Excerpts from a spatial dataset:
Begin

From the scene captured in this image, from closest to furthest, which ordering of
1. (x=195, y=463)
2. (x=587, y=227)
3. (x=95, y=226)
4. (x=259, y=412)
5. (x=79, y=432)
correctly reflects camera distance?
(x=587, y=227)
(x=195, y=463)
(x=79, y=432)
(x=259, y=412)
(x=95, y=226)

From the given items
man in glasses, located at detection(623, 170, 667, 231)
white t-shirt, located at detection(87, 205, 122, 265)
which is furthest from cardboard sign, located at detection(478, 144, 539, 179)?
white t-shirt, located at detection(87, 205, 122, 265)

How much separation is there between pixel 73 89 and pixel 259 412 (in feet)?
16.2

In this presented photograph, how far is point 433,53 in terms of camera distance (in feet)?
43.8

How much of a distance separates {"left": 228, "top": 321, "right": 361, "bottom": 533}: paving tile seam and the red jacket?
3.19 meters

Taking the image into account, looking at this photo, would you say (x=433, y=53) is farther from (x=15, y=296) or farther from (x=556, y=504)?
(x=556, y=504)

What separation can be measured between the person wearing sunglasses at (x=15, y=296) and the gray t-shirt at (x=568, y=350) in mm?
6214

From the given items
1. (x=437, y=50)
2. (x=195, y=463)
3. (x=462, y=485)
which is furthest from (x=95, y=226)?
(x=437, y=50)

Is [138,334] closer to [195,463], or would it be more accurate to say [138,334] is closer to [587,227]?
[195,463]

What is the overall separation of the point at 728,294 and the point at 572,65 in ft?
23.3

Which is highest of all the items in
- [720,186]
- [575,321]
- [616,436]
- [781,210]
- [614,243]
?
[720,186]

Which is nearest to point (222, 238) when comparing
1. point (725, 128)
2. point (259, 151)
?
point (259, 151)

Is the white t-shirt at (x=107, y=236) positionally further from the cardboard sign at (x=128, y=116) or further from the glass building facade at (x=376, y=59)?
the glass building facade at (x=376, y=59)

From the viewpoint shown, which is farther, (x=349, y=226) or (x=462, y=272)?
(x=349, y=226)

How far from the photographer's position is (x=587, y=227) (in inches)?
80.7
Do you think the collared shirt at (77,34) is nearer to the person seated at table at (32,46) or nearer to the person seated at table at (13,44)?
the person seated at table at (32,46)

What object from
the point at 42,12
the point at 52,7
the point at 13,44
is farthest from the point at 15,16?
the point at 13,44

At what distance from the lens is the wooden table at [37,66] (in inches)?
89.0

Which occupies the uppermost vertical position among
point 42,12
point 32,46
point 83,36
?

End

Output the lines from the line containing "From the viewpoint" to the end, both included; add nothing.

From the viewpoint shown, which is farther, (x=349, y=226) or (x=462, y=272)?
(x=349, y=226)

How far from the photographer's position is (x=587, y=227) (in inches)?
80.7
Do you think the collared shirt at (77,34) is nearer to the person seated at table at (32,46) or nearer to the person seated at table at (13,44)?
the person seated at table at (32,46)

What object from
the point at 42,12
the point at 52,7
the point at 13,44
is farthest from the point at 15,16?
the point at 13,44

At what distance from the lens is the wooden table at [37,66] (in inches)?
89.0

Which occupies the uppermost vertical position among
point 42,12
point 32,46
point 83,36
?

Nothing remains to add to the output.